**QUOTED PASSAGE:**
# PROBLEM LINK:

https://www.codechef.com/START24C/problems/ANTI_PAL

Setter: Jeevan Jyot Singh

Tester: Aryan Chaudhary

Editorialist: Rishabh Gupta

# DIFFICULTY:

Easy

# PREREQUISITES:

None

# PROBLEM:

A string A of length N is said to be **anti-palindrome**, if for each 1≤i≤N , A_i≠A_{(N+1−i)}.

You are given a string A of length N (consisting of lowercase Latin letters only). Rearrange the string to convert it into an anti-palindrome or determine that there is no rearrangement which is an anti-palindrome.

If there are multiple rearrangements of the string which are anti-palindromic, print **any** of them.

# QUICK EXPLANATION

## What is the condition for NO answer?

If the string is of odd length the answer must be NO, because of the centremost letter. Otherwise, intuitively we can observe that if a letter occurs more than n/2 times there can not be any rearrangement possible. Can be also proved by pigeonhole priciple.

## How to rearrange if no letter appears > n/2 times in an even length string?

(A run of records)

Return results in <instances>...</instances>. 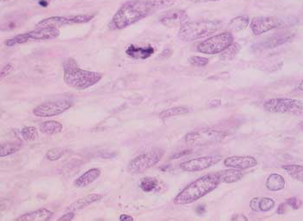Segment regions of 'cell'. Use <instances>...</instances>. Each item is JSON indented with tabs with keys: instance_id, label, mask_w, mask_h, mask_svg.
<instances>
[{
	"instance_id": "18",
	"label": "cell",
	"mask_w": 303,
	"mask_h": 221,
	"mask_svg": "<svg viewBox=\"0 0 303 221\" xmlns=\"http://www.w3.org/2000/svg\"><path fill=\"white\" fill-rule=\"evenodd\" d=\"M100 199H103V195L100 194H89L87 196L81 198V199H77L76 201L74 202L72 204H70L67 208H66V212H76V211L81 210L86 208L87 206L94 203V202L100 201Z\"/></svg>"
},
{
	"instance_id": "9",
	"label": "cell",
	"mask_w": 303,
	"mask_h": 221,
	"mask_svg": "<svg viewBox=\"0 0 303 221\" xmlns=\"http://www.w3.org/2000/svg\"><path fill=\"white\" fill-rule=\"evenodd\" d=\"M164 154L161 149H153L149 152L138 155L128 164V172L132 174H142L159 163Z\"/></svg>"
},
{
	"instance_id": "19",
	"label": "cell",
	"mask_w": 303,
	"mask_h": 221,
	"mask_svg": "<svg viewBox=\"0 0 303 221\" xmlns=\"http://www.w3.org/2000/svg\"><path fill=\"white\" fill-rule=\"evenodd\" d=\"M53 215L51 211L42 208L38 210L34 211L31 213H26L20 216L16 219L17 221H46L49 220Z\"/></svg>"
},
{
	"instance_id": "20",
	"label": "cell",
	"mask_w": 303,
	"mask_h": 221,
	"mask_svg": "<svg viewBox=\"0 0 303 221\" xmlns=\"http://www.w3.org/2000/svg\"><path fill=\"white\" fill-rule=\"evenodd\" d=\"M154 53V49L152 46L148 47H136L134 44H131L126 50V54L134 59H147L150 58Z\"/></svg>"
},
{
	"instance_id": "43",
	"label": "cell",
	"mask_w": 303,
	"mask_h": 221,
	"mask_svg": "<svg viewBox=\"0 0 303 221\" xmlns=\"http://www.w3.org/2000/svg\"><path fill=\"white\" fill-rule=\"evenodd\" d=\"M120 221H134V218L131 216L127 215V214H122L120 216Z\"/></svg>"
},
{
	"instance_id": "24",
	"label": "cell",
	"mask_w": 303,
	"mask_h": 221,
	"mask_svg": "<svg viewBox=\"0 0 303 221\" xmlns=\"http://www.w3.org/2000/svg\"><path fill=\"white\" fill-rule=\"evenodd\" d=\"M250 24V19L249 16H238L234 17L229 23V28L231 31H240L245 30Z\"/></svg>"
},
{
	"instance_id": "15",
	"label": "cell",
	"mask_w": 303,
	"mask_h": 221,
	"mask_svg": "<svg viewBox=\"0 0 303 221\" xmlns=\"http://www.w3.org/2000/svg\"><path fill=\"white\" fill-rule=\"evenodd\" d=\"M225 166L227 168L245 170L257 166V160L252 156H231L224 160Z\"/></svg>"
},
{
	"instance_id": "22",
	"label": "cell",
	"mask_w": 303,
	"mask_h": 221,
	"mask_svg": "<svg viewBox=\"0 0 303 221\" xmlns=\"http://www.w3.org/2000/svg\"><path fill=\"white\" fill-rule=\"evenodd\" d=\"M285 185H286V182H285V180H284V177L281 176V174H270V176L268 177L267 180H266V188L269 190L272 191V192L282 190L285 188Z\"/></svg>"
},
{
	"instance_id": "2",
	"label": "cell",
	"mask_w": 303,
	"mask_h": 221,
	"mask_svg": "<svg viewBox=\"0 0 303 221\" xmlns=\"http://www.w3.org/2000/svg\"><path fill=\"white\" fill-rule=\"evenodd\" d=\"M220 180L217 174H206L190 183L175 197L176 205L191 204L206 196L219 186Z\"/></svg>"
},
{
	"instance_id": "41",
	"label": "cell",
	"mask_w": 303,
	"mask_h": 221,
	"mask_svg": "<svg viewBox=\"0 0 303 221\" xmlns=\"http://www.w3.org/2000/svg\"><path fill=\"white\" fill-rule=\"evenodd\" d=\"M191 3H207V2H216L221 0H188Z\"/></svg>"
},
{
	"instance_id": "29",
	"label": "cell",
	"mask_w": 303,
	"mask_h": 221,
	"mask_svg": "<svg viewBox=\"0 0 303 221\" xmlns=\"http://www.w3.org/2000/svg\"><path fill=\"white\" fill-rule=\"evenodd\" d=\"M21 149V145L18 143H7L1 144L0 146V157H5L8 155H13L15 153L19 151Z\"/></svg>"
},
{
	"instance_id": "36",
	"label": "cell",
	"mask_w": 303,
	"mask_h": 221,
	"mask_svg": "<svg viewBox=\"0 0 303 221\" xmlns=\"http://www.w3.org/2000/svg\"><path fill=\"white\" fill-rule=\"evenodd\" d=\"M259 201H260V199H259V198H253V199L250 200V208H251L252 210L255 211V212H258V211H260V209H259Z\"/></svg>"
},
{
	"instance_id": "3",
	"label": "cell",
	"mask_w": 303,
	"mask_h": 221,
	"mask_svg": "<svg viewBox=\"0 0 303 221\" xmlns=\"http://www.w3.org/2000/svg\"><path fill=\"white\" fill-rule=\"evenodd\" d=\"M64 83L77 90L90 88L99 83L103 78L100 73L79 68L72 58L64 62Z\"/></svg>"
},
{
	"instance_id": "37",
	"label": "cell",
	"mask_w": 303,
	"mask_h": 221,
	"mask_svg": "<svg viewBox=\"0 0 303 221\" xmlns=\"http://www.w3.org/2000/svg\"><path fill=\"white\" fill-rule=\"evenodd\" d=\"M11 70H12V65L11 64H7L1 70V78H5L6 76H8L11 73Z\"/></svg>"
},
{
	"instance_id": "40",
	"label": "cell",
	"mask_w": 303,
	"mask_h": 221,
	"mask_svg": "<svg viewBox=\"0 0 303 221\" xmlns=\"http://www.w3.org/2000/svg\"><path fill=\"white\" fill-rule=\"evenodd\" d=\"M190 152H191L190 150H185L183 152L178 153V154H175V155H173V156L171 157V159H178V158H180L182 157V156L188 155Z\"/></svg>"
},
{
	"instance_id": "46",
	"label": "cell",
	"mask_w": 303,
	"mask_h": 221,
	"mask_svg": "<svg viewBox=\"0 0 303 221\" xmlns=\"http://www.w3.org/2000/svg\"><path fill=\"white\" fill-rule=\"evenodd\" d=\"M297 88L298 89H300V90L303 91V80L300 81V83H298Z\"/></svg>"
},
{
	"instance_id": "47",
	"label": "cell",
	"mask_w": 303,
	"mask_h": 221,
	"mask_svg": "<svg viewBox=\"0 0 303 221\" xmlns=\"http://www.w3.org/2000/svg\"><path fill=\"white\" fill-rule=\"evenodd\" d=\"M299 127H300V130H303V122H300Z\"/></svg>"
},
{
	"instance_id": "44",
	"label": "cell",
	"mask_w": 303,
	"mask_h": 221,
	"mask_svg": "<svg viewBox=\"0 0 303 221\" xmlns=\"http://www.w3.org/2000/svg\"><path fill=\"white\" fill-rule=\"evenodd\" d=\"M243 219H245V220H248V218H245V216L244 215L237 216V217H235V218H232V220H243Z\"/></svg>"
},
{
	"instance_id": "25",
	"label": "cell",
	"mask_w": 303,
	"mask_h": 221,
	"mask_svg": "<svg viewBox=\"0 0 303 221\" xmlns=\"http://www.w3.org/2000/svg\"><path fill=\"white\" fill-rule=\"evenodd\" d=\"M146 1L152 12L173 7L177 3V0H146Z\"/></svg>"
},
{
	"instance_id": "33",
	"label": "cell",
	"mask_w": 303,
	"mask_h": 221,
	"mask_svg": "<svg viewBox=\"0 0 303 221\" xmlns=\"http://www.w3.org/2000/svg\"><path fill=\"white\" fill-rule=\"evenodd\" d=\"M275 202L270 198H264L259 201V209L262 212H267L275 208Z\"/></svg>"
},
{
	"instance_id": "26",
	"label": "cell",
	"mask_w": 303,
	"mask_h": 221,
	"mask_svg": "<svg viewBox=\"0 0 303 221\" xmlns=\"http://www.w3.org/2000/svg\"><path fill=\"white\" fill-rule=\"evenodd\" d=\"M282 169L289 174L290 176L294 178L295 180H299L300 182H303V167L300 165H284L282 166Z\"/></svg>"
},
{
	"instance_id": "17",
	"label": "cell",
	"mask_w": 303,
	"mask_h": 221,
	"mask_svg": "<svg viewBox=\"0 0 303 221\" xmlns=\"http://www.w3.org/2000/svg\"><path fill=\"white\" fill-rule=\"evenodd\" d=\"M100 170L99 169H89V171L85 172L81 176L78 177L75 180L74 185L75 188H83L90 185L93 182H95L100 177Z\"/></svg>"
},
{
	"instance_id": "5",
	"label": "cell",
	"mask_w": 303,
	"mask_h": 221,
	"mask_svg": "<svg viewBox=\"0 0 303 221\" xmlns=\"http://www.w3.org/2000/svg\"><path fill=\"white\" fill-rule=\"evenodd\" d=\"M227 136L228 134L225 131L206 127L188 133L185 136V141L192 146H209L219 143Z\"/></svg>"
},
{
	"instance_id": "27",
	"label": "cell",
	"mask_w": 303,
	"mask_h": 221,
	"mask_svg": "<svg viewBox=\"0 0 303 221\" xmlns=\"http://www.w3.org/2000/svg\"><path fill=\"white\" fill-rule=\"evenodd\" d=\"M189 108L187 107H174V108H167L166 110L162 111L161 113L159 114V117L161 119H167L173 116H181V115H185V114L189 113Z\"/></svg>"
},
{
	"instance_id": "28",
	"label": "cell",
	"mask_w": 303,
	"mask_h": 221,
	"mask_svg": "<svg viewBox=\"0 0 303 221\" xmlns=\"http://www.w3.org/2000/svg\"><path fill=\"white\" fill-rule=\"evenodd\" d=\"M158 186H159L158 180H156L155 178H153V177H145L142 179L140 182H139V188H142V190L144 191L146 193L153 192L157 189Z\"/></svg>"
},
{
	"instance_id": "7",
	"label": "cell",
	"mask_w": 303,
	"mask_h": 221,
	"mask_svg": "<svg viewBox=\"0 0 303 221\" xmlns=\"http://www.w3.org/2000/svg\"><path fill=\"white\" fill-rule=\"evenodd\" d=\"M264 108L272 114H288L303 116V102L292 98H272L264 103Z\"/></svg>"
},
{
	"instance_id": "14",
	"label": "cell",
	"mask_w": 303,
	"mask_h": 221,
	"mask_svg": "<svg viewBox=\"0 0 303 221\" xmlns=\"http://www.w3.org/2000/svg\"><path fill=\"white\" fill-rule=\"evenodd\" d=\"M189 20L187 11L183 10H174L168 11L159 17V22L167 27L183 26Z\"/></svg>"
},
{
	"instance_id": "32",
	"label": "cell",
	"mask_w": 303,
	"mask_h": 221,
	"mask_svg": "<svg viewBox=\"0 0 303 221\" xmlns=\"http://www.w3.org/2000/svg\"><path fill=\"white\" fill-rule=\"evenodd\" d=\"M64 153H65V150L64 149L55 148V149H51L48 151L46 157L50 161H55V160H59L64 155Z\"/></svg>"
},
{
	"instance_id": "34",
	"label": "cell",
	"mask_w": 303,
	"mask_h": 221,
	"mask_svg": "<svg viewBox=\"0 0 303 221\" xmlns=\"http://www.w3.org/2000/svg\"><path fill=\"white\" fill-rule=\"evenodd\" d=\"M188 62L192 65L197 67L206 66L209 64L208 58H203V57H197V56H192L188 59Z\"/></svg>"
},
{
	"instance_id": "11",
	"label": "cell",
	"mask_w": 303,
	"mask_h": 221,
	"mask_svg": "<svg viewBox=\"0 0 303 221\" xmlns=\"http://www.w3.org/2000/svg\"><path fill=\"white\" fill-rule=\"evenodd\" d=\"M72 102L69 100L62 99L49 101L34 108L33 115L37 117H52L59 116L70 109Z\"/></svg>"
},
{
	"instance_id": "42",
	"label": "cell",
	"mask_w": 303,
	"mask_h": 221,
	"mask_svg": "<svg viewBox=\"0 0 303 221\" xmlns=\"http://www.w3.org/2000/svg\"><path fill=\"white\" fill-rule=\"evenodd\" d=\"M285 213H286V206H285V204L280 205L278 209H277V213L280 215H282Z\"/></svg>"
},
{
	"instance_id": "45",
	"label": "cell",
	"mask_w": 303,
	"mask_h": 221,
	"mask_svg": "<svg viewBox=\"0 0 303 221\" xmlns=\"http://www.w3.org/2000/svg\"><path fill=\"white\" fill-rule=\"evenodd\" d=\"M206 210H205V208H204V207H200V206H199V207H197V213H198V214H202Z\"/></svg>"
},
{
	"instance_id": "1",
	"label": "cell",
	"mask_w": 303,
	"mask_h": 221,
	"mask_svg": "<svg viewBox=\"0 0 303 221\" xmlns=\"http://www.w3.org/2000/svg\"><path fill=\"white\" fill-rule=\"evenodd\" d=\"M151 13L153 12L146 0H131L124 4L114 14L110 26L117 30H123L148 17Z\"/></svg>"
},
{
	"instance_id": "39",
	"label": "cell",
	"mask_w": 303,
	"mask_h": 221,
	"mask_svg": "<svg viewBox=\"0 0 303 221\" xmlns=\"http://www.w3.org/2000/svg\"><path fill=\"white\" fill-rule=\"evenodd\" d=\"M172 54H173V50H171L170 49H166V50H163L161 54L159 55V58H169L170 56L172 55Z\"/></svg>"
},
{
	"instance_id": "10",
	"label": "cell",
	"mask_w": 303,
	"mask_h": 221,
	"mask_svg": "<svg viewBox=\"0 0 303 221\" xmlns=\"http://www.w3.org/2000/svg\"><path fill=\"white\" fill-rule=\"evenodd\" d=\"M95 17L94 14H83V15H70V16H62V17H50L37 23L36 28L47 27V26H54V27H61L64 25H77V24H84L88 23Z\"/></svg>"
},
{
	"instance_id": "12",
	"label": "cell",
	"mask_w": 303,
	"mask_h": 221,
	"mask_svg": "<svg viewBox=\"0 0 303 221\" xmlns=\"http://www.w3.org/2000/svg\"><path fill=\"white\" fill-rule=\"evenodd\" d=\"M222 160L221 155L197 157L180 164V169L186 172H198L214 166Z\"/></svg>"
},
{
	"instance_id": "23",
	"label": "cell",
	"mask_w": 303,
	"mask_h": 221,
	"mask_svg": "<svg viewBox=\"0 0 303 221\" xmlns=\"http://www.w3.org/2000/svg\"><path fill=\"white\" fill-rule=\"evenodd\" d=\"M39 130L43 134L52 136L61 132L63 130V125L56 121H47L40 124Z\"/></svg>"
},
{
	"instance_id": "35",
	"label": "cell",
	"mask_w": 303,
	"mask_h": 221,
	"mask_svg": "<svg viewBox=\"0 0 303 221\" xmlns=\"http://www.w3.org/2000/svg\"><path fill=\"white\" fill-rule=\"evenodd\" d=\"M286 204L289 206L290 208H293V209L297 210V209H299L301 207L302 202L300 201V199H298V198L293 197V198L287 199Z\"/></svg>"
},
{
	"instance_id": "4",
	"label": "cell",
	"mask_w": 303,
	"mask_h": 221,
	"mask_svg": "<svg viewBox=\"0 0 303 221\" xmlns=\"http://www.w3.org/2000/svg\"><path fill=\"white\" fill-rule=\"evenodd\" d=\"M223 23L218 20H201L195 22H187L181 26L178 31V38L181 41H196L219 31Z\"/></svg>"
},
{
	"instance_id": "48",
	"label": "cell",
	"mask_w": 303,
	"mask_h": 221,
	"mask_svg": "<svg viewBox=\"0 0 303 221\" xmlns=\"http://www.w3.org/2000/svg\"><path fill=\"white\" fill-rule=\"evenodd\" d=\"M2 2H6V1H10V0H1Z\"/></svg>"
},
{
	"instance_id": "21",
	"label": "cell",
	"mask_w": 303,
	"mask_h": 221,
	"mask_svg": "<svg viewBox=\"0 0 303 221\" xmlns=\"http://www.w3.org/2000/svg\"><path fill=\"white\" fill-rule=\"evenodd\" d=\"M217 178L219 179L220 182L223 183H235L239 181L244 176V174L240 170H236V169H226L222 171L216 173Z\"/></svg>"
},
{
	"instance_id": "8",
	"label": "cell",
	"mask_w": 303,
	"mask_h": 221,
	"mask_svg": "<svg viewBox=\"0 0 303 221\" xmlns=\"http://www.w3.org/2000/svg\"><path fill=\"white\" fill-rule=\"evenodd\" d=\"M234 43V36L231 31L217 34L197 44V51L206 55L219 54L228 49Z\"/></svg>"
},
{
	"instance_id": "6",
	"label": "cell",
	"mask_w": 303,
	"mask_h": 221,
	"mask_svg": "<svg viewBox=\"0 0 303 221\" xmlns=\"http://www.w3.org/2000/svg\"><path fill=\"white\" fill-rule=\"evenodd\" d=\"M60 35V31L54 26L36 28V30L27 33L19 34L12 39L5 41V44L8 47H13L19 44H26L29 42L46 41L55 39Z\"/></svg>"
},
{
	"instance_id": "38",
	"label": "cell",
	"mask_w": 303,
	"mask_h": 221,
	"mask_svg": "<svg viewBox=\"0 0 303 221\" xmlns=\"http://www.w3.org/2000/svg\"><path fill=\"white\" fill-rule=\"evenodd\" d=\"M75 217V213L74 212H67L66 214L62 216L61 218H58V221H67L71 220Z\"/></svg>"
},
{
	"instance_id": "16",
	"label": "cell",
	"mask_w": 303,
	"mask_h": 221,
	"mask_svg": "<svg viewBox=\"0 0 303 221\" xmlns=\"http://www.w3.org/2000/svg\"><path fill=\"white\" fill-rule=\"evenodd\" d=\"M294 35L291 33H284L280 34L277 36H273L270 39H268L267 40H265V42H261L260 44L256 45V47L257 49H272V48L277 47L279 45L288 43L292 39Z\"/></svg>"
},
{
	"instance_id": "31",
	"label": "cell",
	"mask_w": 303,
	"mask_h": 221,
	"mask_svg": "<svg viewBox=\"0 0 303 221\" xmlns=\"http://www.w3.org/2000/svg\"><path fill=\"white\" fill-rule=\"evenodd\" d=\"M21 136L25 141H34L37 138V130L35 127H25L21 130Z\"/></svg>"
},
{
	"instance_id": "30",
	"label": "cell",
	"mask_w": 303,
	"mask_h": 221,
	"mask_svg": "<svg viewBox=\"0 0 303 221\" xmlns=\"http://www.w3.org/2000/svg\"><path fill=\"white\" fill-rule=\"evenodd\" d=\"M241 46L239 44L233 43L228 49H226L224 52L221 53V58L228 60L235 58L237 55V53L239 52Z\"/></svg>"
},
{
	"instance_id": "13",
	"label": "cell",
	"mask_w": 303,
	"mask_h": 221,
	"mask_svg": "<svg viewBox=\"0 0 303 221\" xmlns=\"http://www.w3.org/2000/svg\"><path fill=\"white\" fill-rule=\"evenodd\" d=\"M281 20L274 17H256L250 21V29L256 36L266 33L281 26Z\"/></svg>"
}]
</instances>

**PROBLEMS TO SOLVE:**
1. Answer these questions from the problem editorial:
(a) Who is listed as the tester?
(b) What difficulty is given for the problem?
(c) What must the answer be when the string has odd length?
2. Write out the stretch of the problem editorial from "You are given" through "print **any** of them.", switching "lowercase" to "uppercase".
The records have no connection to the editorial.

**SOLUTIONS:**
1.
(a) Aryan Chaudhary
(b) Easy
(c) NO

2.
You are given a string A of length N (consisting of uppercase Latin letters only). Rearrange the string to convert it into an anti-palindrome or determine that there is no rearrangement which is an anti-palindrome.

If there are multiple rearrangements of the string which are anti-palindromic, print **any** of them.